Como consecuencia de esta carta tan juiciosa, que produjo una convicción completa en mi ánimo, me contentaré por ahora con exponer el resultado principal del capítulo, que he reservado para esa futura publicación, cuyo prospecto detallado el lector encontrará al final del segundo volumen.
Considero entonces a la Imaginación como primaria o secundaria. La Imaginación primaria la considero el poder viviente y el agente principal de toda percepción humana, y como una repetición en la mente finita del acto eterno de creación en el infinito YO SOY. La Imaginación secundaria la considero un eco de la primera, coexistiendo con la voluntad consciente, aunque idéntica a la primaria en el tipo de su acción, y diferenciándose solo en grado y en el modo de su operación. Disuelve, difunde, disipa, para recrear: o, donde este proceso resulta imposible, aun así, en todo caso, lucha por idealizar y unificar. Es esencialmente vital, así como todos los objetos (en cuanto objetos) son esencialmente fijos y muertos.

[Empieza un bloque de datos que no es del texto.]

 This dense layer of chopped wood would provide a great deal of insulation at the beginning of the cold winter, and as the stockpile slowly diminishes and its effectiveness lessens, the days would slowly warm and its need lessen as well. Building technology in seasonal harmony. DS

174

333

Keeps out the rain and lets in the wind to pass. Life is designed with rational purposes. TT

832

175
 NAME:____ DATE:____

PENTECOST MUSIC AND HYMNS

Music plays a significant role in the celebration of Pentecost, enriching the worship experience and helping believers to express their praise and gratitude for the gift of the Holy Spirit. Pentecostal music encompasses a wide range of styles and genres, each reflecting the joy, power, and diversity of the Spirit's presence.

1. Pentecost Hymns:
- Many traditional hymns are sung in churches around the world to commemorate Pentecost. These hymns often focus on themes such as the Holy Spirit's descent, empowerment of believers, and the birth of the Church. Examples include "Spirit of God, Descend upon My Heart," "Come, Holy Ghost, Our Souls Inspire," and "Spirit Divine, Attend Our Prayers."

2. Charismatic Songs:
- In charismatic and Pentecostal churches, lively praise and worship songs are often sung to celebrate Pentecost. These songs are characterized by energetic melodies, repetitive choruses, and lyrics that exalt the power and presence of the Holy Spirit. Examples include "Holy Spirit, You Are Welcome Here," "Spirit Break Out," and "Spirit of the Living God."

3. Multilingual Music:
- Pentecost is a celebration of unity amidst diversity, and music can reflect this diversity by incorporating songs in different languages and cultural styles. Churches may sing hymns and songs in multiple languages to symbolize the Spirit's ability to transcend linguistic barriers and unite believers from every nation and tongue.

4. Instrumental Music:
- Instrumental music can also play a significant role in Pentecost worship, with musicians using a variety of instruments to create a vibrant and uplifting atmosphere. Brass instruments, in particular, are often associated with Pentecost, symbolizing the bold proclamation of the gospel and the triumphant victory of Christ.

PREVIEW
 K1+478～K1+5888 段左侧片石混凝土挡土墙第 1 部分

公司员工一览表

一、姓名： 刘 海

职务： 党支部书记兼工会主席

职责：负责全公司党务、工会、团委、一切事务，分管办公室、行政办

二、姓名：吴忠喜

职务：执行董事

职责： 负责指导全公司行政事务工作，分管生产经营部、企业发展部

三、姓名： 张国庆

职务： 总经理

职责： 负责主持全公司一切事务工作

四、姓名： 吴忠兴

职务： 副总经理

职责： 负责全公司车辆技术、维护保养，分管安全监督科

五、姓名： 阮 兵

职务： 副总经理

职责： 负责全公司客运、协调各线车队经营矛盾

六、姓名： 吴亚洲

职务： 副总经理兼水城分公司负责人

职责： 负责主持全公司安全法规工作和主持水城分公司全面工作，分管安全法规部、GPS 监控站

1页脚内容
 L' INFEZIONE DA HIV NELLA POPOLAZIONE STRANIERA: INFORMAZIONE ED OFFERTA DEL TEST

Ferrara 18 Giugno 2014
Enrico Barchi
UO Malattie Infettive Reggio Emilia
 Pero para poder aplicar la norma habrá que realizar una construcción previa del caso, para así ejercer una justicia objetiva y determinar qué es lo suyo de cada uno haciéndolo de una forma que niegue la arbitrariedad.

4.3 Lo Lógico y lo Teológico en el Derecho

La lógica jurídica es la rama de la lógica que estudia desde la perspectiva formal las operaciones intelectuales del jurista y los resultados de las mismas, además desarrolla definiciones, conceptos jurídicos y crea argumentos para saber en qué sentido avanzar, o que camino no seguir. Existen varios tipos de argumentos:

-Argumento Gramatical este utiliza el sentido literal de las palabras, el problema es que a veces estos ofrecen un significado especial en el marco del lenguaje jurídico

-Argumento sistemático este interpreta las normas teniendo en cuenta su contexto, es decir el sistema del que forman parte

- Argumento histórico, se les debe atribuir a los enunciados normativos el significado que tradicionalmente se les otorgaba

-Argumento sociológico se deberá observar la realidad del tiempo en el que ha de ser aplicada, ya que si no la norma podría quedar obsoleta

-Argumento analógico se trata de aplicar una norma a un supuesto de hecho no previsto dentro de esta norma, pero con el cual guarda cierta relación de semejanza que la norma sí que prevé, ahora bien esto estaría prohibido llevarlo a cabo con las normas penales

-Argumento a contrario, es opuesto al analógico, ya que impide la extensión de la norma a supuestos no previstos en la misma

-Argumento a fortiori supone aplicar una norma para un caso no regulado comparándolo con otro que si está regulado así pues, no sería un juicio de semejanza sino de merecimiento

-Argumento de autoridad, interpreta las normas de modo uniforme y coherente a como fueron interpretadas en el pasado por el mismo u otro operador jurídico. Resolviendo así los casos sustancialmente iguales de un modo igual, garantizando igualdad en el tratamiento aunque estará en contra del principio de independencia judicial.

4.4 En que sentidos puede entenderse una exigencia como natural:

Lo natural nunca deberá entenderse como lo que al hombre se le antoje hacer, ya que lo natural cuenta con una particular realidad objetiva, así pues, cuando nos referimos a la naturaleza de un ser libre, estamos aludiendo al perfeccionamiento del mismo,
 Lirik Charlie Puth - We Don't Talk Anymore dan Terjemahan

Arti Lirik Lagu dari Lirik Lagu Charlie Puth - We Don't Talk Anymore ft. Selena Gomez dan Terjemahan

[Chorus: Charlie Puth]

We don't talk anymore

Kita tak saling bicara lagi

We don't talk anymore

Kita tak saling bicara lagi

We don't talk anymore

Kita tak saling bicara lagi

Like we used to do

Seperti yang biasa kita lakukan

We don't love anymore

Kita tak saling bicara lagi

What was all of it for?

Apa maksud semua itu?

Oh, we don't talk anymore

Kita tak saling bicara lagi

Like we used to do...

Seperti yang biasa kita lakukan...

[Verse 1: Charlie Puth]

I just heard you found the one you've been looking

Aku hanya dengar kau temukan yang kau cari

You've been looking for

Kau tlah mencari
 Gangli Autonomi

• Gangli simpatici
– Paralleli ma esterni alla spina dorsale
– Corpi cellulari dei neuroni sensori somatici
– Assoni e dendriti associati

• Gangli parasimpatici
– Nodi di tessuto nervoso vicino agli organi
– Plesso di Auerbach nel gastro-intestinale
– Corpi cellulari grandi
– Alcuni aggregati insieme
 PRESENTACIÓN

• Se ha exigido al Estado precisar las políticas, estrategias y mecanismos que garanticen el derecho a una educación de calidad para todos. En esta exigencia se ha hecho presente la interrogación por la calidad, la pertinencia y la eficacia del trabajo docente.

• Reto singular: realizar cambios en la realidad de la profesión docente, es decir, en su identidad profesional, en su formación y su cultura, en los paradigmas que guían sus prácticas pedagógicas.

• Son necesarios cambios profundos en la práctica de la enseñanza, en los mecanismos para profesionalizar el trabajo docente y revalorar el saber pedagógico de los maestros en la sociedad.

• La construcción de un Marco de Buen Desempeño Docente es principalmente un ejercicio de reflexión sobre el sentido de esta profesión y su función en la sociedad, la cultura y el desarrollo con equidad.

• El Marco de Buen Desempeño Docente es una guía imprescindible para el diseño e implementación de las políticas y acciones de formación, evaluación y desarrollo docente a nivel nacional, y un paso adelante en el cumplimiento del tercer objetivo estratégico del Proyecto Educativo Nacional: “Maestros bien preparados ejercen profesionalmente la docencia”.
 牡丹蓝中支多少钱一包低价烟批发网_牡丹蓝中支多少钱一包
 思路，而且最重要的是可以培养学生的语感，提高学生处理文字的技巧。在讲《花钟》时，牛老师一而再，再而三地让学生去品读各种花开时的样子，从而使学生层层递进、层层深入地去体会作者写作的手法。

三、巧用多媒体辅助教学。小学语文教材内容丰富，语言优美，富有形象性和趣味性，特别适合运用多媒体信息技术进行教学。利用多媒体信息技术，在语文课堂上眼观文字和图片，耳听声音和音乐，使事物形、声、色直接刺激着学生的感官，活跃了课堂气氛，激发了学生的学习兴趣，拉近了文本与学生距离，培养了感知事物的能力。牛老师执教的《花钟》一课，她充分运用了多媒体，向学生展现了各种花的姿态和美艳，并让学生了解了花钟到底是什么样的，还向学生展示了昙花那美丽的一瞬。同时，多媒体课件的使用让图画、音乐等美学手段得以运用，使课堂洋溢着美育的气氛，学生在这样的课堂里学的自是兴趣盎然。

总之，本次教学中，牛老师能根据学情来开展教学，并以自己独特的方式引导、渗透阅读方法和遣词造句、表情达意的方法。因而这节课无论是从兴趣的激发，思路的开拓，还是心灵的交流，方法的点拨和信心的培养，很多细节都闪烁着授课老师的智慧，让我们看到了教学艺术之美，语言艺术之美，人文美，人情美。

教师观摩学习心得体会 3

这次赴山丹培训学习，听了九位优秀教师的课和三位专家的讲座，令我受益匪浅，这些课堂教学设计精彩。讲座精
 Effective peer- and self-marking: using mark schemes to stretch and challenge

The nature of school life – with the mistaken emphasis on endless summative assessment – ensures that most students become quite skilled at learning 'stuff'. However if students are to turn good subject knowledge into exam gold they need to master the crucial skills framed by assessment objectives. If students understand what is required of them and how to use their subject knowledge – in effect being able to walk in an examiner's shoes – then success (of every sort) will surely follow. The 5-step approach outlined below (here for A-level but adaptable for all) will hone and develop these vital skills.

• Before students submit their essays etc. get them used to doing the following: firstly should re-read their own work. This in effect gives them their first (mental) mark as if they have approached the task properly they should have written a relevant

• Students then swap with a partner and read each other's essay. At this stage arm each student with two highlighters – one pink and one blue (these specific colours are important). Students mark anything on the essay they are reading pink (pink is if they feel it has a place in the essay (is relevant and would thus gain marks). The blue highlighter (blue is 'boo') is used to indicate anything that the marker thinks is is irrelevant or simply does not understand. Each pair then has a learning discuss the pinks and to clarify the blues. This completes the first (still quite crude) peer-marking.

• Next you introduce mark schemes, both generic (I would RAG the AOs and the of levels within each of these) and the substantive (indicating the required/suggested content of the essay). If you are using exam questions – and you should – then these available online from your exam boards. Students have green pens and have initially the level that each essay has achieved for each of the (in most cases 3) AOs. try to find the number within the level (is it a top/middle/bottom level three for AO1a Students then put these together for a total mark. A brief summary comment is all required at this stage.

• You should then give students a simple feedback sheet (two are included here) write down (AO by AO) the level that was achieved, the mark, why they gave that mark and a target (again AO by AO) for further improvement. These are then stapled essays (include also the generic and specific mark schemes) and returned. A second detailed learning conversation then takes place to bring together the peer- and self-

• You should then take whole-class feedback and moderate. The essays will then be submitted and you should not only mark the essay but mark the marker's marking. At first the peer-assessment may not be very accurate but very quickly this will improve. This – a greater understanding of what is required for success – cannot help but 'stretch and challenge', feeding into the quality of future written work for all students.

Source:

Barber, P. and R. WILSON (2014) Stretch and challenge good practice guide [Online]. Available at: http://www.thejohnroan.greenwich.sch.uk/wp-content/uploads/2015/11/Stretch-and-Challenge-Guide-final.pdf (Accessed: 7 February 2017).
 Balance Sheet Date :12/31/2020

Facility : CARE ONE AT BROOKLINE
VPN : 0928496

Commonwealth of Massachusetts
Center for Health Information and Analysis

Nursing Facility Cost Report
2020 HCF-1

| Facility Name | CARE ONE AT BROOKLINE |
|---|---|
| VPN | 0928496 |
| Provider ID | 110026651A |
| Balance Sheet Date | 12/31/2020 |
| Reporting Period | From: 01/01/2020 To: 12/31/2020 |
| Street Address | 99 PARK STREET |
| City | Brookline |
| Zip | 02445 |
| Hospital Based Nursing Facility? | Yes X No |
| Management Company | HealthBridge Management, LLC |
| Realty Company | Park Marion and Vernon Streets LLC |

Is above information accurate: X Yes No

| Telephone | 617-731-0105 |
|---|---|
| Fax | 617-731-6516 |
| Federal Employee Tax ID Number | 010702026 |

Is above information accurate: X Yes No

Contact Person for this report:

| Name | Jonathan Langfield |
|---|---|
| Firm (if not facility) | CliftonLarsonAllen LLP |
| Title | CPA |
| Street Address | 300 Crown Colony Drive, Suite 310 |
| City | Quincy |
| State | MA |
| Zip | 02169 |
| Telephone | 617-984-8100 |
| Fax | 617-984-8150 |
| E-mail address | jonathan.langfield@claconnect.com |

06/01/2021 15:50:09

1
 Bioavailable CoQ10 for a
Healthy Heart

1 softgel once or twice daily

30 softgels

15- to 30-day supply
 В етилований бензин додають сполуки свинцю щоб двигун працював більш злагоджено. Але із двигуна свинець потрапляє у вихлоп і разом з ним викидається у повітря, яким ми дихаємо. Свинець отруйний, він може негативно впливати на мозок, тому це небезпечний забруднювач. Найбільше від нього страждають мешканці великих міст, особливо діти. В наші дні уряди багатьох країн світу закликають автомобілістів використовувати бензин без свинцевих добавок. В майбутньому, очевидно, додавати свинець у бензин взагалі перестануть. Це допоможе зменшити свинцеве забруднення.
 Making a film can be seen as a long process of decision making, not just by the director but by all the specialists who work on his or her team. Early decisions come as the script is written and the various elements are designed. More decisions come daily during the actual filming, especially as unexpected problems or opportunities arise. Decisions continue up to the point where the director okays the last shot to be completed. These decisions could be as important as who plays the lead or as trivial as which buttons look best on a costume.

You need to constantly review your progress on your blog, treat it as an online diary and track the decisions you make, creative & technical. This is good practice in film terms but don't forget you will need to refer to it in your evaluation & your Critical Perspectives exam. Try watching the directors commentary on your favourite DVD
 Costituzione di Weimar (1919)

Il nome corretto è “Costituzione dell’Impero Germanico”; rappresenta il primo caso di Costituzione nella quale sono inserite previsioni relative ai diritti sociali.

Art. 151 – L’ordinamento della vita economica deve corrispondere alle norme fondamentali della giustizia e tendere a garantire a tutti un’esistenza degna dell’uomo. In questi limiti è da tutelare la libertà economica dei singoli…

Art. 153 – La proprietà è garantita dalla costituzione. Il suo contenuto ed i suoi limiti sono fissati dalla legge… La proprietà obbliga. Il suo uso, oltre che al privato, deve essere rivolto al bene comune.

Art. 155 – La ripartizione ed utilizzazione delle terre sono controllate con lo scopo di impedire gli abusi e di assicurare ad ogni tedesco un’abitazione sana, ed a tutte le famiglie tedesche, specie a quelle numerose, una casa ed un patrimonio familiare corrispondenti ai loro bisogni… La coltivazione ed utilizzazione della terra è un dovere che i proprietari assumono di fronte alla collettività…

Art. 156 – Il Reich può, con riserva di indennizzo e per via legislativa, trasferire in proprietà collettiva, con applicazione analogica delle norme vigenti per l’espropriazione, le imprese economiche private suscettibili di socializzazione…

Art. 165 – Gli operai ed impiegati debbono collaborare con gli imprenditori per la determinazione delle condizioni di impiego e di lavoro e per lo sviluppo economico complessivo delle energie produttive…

La FANTASÍA, por el contrario, no tiene otros elementos con los que jugar más que fijezas y definiciones. La fantasía no es más que una modalidad de la memoria emancipada del orden del tiempo y el espacio; mientras se mezcla y se modifica por ese fenómeno empírico de la voluntad que expresamos con la palabra Elección. Pero, al igual que la memoria común, la Fantasía debe recibir todos sus materiales ya hechos por la ley de la asociación.